©Angela WellsJRS

Today, educational leaders from governments around the world are meeting in Dakar, Senegal, to commit the necessary funding for the Global Partnership for Education (GPE). But what is the GPE? It is a multilateral fund that brings together countries from the South, donors, the private sector and civil society to mobilize funds to improve the quality and access to education in developing countries.

The goal of this meeting is for donors to commit to contributing $3.1 billion for educational policies in at least 65 developing countries. It is expected that many governments of lower income countries will also comply with the commitment to increase domestic funding for education.

Ensuring greater and better basic education, ending illiteracy, increasing the number of teachers and dignifying their profession are challenges that must be addressed together and require comprehensive responses.

Civil society demands that developing countries commit at least 20% of national budgets to education. However, in countries with low or very low incomes, this means an investment well below that necessary to guarantee the right to education for all people.

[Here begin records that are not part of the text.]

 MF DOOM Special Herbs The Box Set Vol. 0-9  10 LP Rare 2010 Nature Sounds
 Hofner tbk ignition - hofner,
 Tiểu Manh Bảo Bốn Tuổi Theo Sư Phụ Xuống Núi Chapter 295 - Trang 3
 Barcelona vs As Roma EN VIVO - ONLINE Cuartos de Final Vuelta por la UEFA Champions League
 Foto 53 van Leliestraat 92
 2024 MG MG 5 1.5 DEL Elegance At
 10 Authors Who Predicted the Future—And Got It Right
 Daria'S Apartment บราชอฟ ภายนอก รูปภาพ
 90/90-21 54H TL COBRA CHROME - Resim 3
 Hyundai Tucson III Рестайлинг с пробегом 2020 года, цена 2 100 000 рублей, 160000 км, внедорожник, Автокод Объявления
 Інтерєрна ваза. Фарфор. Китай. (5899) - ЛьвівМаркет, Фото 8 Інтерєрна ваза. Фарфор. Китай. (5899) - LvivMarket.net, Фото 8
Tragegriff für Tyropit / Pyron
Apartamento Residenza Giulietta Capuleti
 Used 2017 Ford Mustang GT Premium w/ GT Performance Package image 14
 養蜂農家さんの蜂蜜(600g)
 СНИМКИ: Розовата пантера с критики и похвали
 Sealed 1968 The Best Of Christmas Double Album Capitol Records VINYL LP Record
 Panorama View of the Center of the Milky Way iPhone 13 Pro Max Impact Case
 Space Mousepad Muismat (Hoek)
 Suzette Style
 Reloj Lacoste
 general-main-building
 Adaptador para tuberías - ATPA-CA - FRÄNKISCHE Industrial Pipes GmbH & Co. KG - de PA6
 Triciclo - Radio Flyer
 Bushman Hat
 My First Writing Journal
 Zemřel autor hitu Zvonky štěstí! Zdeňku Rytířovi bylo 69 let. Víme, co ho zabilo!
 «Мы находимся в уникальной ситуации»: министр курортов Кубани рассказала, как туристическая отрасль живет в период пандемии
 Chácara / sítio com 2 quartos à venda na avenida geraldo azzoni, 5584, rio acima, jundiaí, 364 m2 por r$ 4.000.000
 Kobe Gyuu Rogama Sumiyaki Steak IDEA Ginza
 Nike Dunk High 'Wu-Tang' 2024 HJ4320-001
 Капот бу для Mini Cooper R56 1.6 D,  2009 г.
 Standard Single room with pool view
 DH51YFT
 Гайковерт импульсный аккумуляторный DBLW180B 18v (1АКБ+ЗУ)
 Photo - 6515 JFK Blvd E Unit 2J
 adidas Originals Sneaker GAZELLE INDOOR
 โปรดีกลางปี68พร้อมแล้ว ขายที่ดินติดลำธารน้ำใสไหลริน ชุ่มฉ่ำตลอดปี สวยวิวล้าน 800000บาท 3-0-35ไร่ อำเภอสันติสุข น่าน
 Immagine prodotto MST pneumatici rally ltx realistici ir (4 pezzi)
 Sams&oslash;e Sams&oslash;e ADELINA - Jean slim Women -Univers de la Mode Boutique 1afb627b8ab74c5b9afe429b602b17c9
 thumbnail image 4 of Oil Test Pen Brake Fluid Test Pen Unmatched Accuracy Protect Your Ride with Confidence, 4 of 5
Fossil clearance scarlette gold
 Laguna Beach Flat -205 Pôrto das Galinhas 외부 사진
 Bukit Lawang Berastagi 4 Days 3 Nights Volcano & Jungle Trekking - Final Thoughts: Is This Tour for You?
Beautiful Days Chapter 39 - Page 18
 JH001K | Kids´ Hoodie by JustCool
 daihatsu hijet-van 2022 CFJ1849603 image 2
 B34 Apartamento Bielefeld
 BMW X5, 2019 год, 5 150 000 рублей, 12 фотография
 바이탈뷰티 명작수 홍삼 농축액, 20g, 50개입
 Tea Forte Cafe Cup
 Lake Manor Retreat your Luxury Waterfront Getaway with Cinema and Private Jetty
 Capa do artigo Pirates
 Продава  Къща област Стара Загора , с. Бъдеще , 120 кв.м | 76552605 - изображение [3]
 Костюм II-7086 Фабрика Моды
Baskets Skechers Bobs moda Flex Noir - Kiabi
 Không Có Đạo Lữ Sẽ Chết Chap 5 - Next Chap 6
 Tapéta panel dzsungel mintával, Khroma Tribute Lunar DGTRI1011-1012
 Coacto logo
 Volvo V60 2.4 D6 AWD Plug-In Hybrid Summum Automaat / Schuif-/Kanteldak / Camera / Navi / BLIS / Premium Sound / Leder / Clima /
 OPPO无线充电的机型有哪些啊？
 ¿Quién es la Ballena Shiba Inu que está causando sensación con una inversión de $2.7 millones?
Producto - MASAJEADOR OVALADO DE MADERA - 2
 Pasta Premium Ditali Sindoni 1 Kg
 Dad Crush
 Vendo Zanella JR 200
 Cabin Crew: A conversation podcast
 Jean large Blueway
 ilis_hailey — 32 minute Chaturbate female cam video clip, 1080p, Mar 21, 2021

How can we increase the available income in a sustainable manner so that the governments of the most impoverished countries invest what is necessary in education? A measure as urgent as it is inescapable is the development of fair internal and global fiscal policies. Action Aid estimates that governments in developing countries lose at least $100 billion each year due to dubious tax practices by multinational companies. This international organization estimates that developing countries “give away” more than $138 billion each year in harmful tax incentives, even though research shows that securing such incentives is near the bottom of the list of criteria companies use to choose where to invest.

Investing more in education is the first step that must be taken to achieve educational justice, but it is not enough. The solution is to invest MORE and BETTER. Investing better means that governments are more thoughtful when setting priorities. We cannot achieve educational justice without equity, which is why governments have an obligation to allocate resources to the groups that are most disadvantaged and need them the most, such as girls, people with special needs or indigenous groups.

On the other hand, guaranteeing access is the first necessary step, but the quality gap in education continues to grow and educational inequality between countries and within the same countries is a scourge that must be addressed urgently. Governments must allocate resources to improve quality and that means teacher training, better pedagogical tools and practices, curricular adaptations, …

Therefore, increased investment and improvement through the prioritization of groups and educational stages is needed to meet equity criteria and investment in improving quality.

The Global Partnership for Education that is taking place this week in Dakar and will set funding commitments for the next three years, can play a key role in supporting governments and donors to get involved in the fight for educational justice that can only be achieved if it first ensures a fair redistribution of wealth through fair fiscal policies.